Meet the Canadian artist who paints with robots

  • last year
Art meets artificial intelligence in the artworks of Sougwen Chung, whose collaborations with robotic painters can sell for tens of thousands of pounds. - REUTERS
Transcript
00:00 Rapidly emerging technology under the umbrella term AI seems to be changing a number of fields
00:07 from transportation to brain surgery.
00:10 Proponents say it could make our lives safer or more efficient.
00:13 But what about the arts, where working faster or better isn't always the point, and where
00:18 an artist's greatest asset is often their uniquely human touch?
00:22 Artist and researcher Song Wen-chung believes that there is room for innovation in this
00:26 studio as well.
00:28 She says she's pushing the boundaries of creative work alongside AI.
00:36 I've worked with computer vision and public cameras to think about ways drawing can expand
00:45 and how the mark made by hand can shape and be shaped by the mark made by machine.
00:52 Chung was born in Hong Kong and brought up in Toronto by an opera singing father and
00:56 a mother who programmed computers.
00:59 Now she collaborates with a variety of painting robots, sometimes in front of live audiences.
01:06 The artwork they create together can sell for as much as tens of thousands of pounds.
01:10 The machines are named Dug, drawing operations unit generation.
01:15 They study the artist's hand-drawn gestures and synchronously draw along.
01:20 What I love about the project is it's not really one of control or repetition or sequencing.
01:26 There is an overhead camera in the work that reads my gestures in space when I'm making
01:33 the work.
01:34 There's a neural network that drives, in one of the generations, there's a neural network
01:38 that's trained on two decades of my own drawing data that responds to the mark I make on the
01:45 canvas.
01:46 It really creates an embodied linkage between myself and the robotic system that isn't pre-sequenced,
01:52 that isn't sort of pre-controlled.
01:55 And I think in that way, we're able, the system, the robotic units, myself, are able to respond
02:02 in order to make an image.
02:03 So I like to think of it as a kind of embodied AI system that reads myself in the space as
02:13 one of the prime collaborators.
02:16 By taking robotic arms, typically associated with manufacturing of cars or microchips,
02:21 and repurposing them in a creative space, Chung says she aims to challenge people's
02:26 ideas about the limits of robotics and AI.

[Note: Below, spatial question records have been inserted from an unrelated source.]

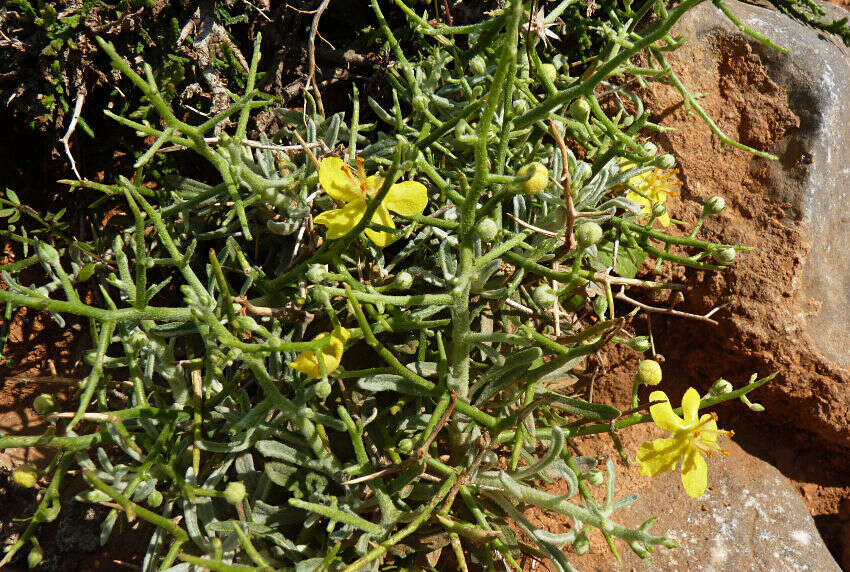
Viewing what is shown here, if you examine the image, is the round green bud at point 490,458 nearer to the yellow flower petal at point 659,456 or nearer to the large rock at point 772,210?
the yellow flower petal at point 659,456

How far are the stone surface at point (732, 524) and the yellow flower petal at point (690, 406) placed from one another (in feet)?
2.78

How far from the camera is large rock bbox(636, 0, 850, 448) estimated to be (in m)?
2.48

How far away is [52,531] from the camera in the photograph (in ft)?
7.32

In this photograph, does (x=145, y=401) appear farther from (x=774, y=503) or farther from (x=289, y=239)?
(x=774, y=503)

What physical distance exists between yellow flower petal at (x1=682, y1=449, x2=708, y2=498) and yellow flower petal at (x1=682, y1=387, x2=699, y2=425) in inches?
4.1

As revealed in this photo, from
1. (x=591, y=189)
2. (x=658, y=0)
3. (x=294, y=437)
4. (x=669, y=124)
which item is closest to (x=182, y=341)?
(x=294, y=437)

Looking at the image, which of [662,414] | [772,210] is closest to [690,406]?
[662,414]

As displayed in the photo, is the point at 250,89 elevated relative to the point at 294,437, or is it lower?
elevated

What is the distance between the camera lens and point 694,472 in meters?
1.75

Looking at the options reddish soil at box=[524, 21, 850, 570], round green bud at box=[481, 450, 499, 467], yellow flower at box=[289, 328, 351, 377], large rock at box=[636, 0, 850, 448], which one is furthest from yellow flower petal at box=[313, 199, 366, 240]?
large rock at box=[636, 0, 850, 448]

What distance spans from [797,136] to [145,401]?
269cm

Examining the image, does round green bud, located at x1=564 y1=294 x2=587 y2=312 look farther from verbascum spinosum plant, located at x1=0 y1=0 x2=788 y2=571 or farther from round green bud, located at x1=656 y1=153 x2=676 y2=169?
round green bud, located at x1=656 y1=153 x2=676 y2=169

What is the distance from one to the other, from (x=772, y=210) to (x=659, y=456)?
4.43 feet

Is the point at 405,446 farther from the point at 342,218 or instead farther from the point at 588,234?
the point at 588,234
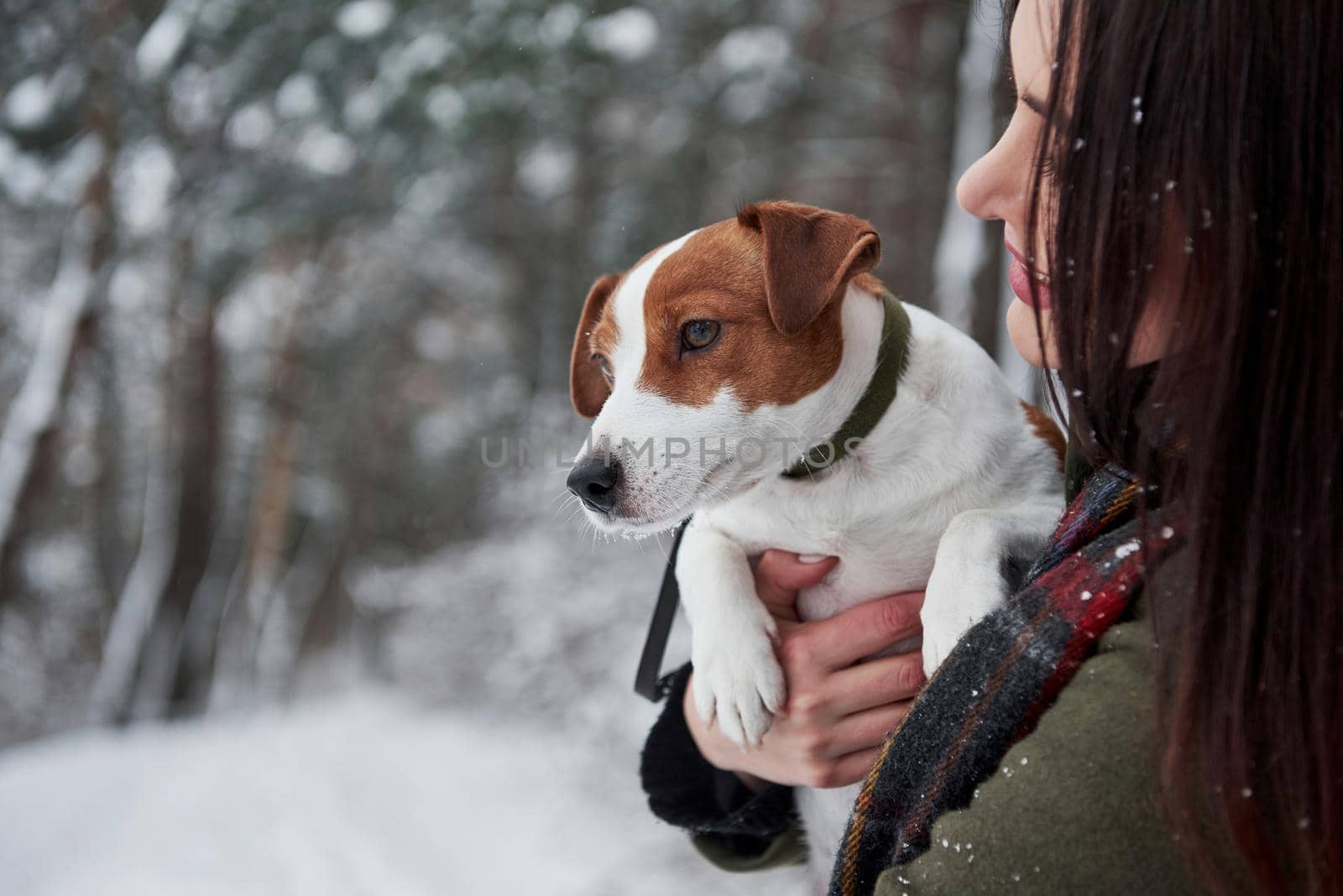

02:30 Obviously the arm is quite interesting as I think it has a presence in culture as an
02:38 icon of industrial automation.
02:41 And I'm repurposing that iconography in a way, that motif for being a presence that
02:49 is collaborative and improvisational and meant for making artworks.
02:53 Chung is regarded as a pioneer of human and machine collaboration and has been showcased
02:58 around the world.
03:00 She was named as one of the 100 most influential people in AI on the inaugural Time 100 AI
03:06 list for 2023 under the innovator category.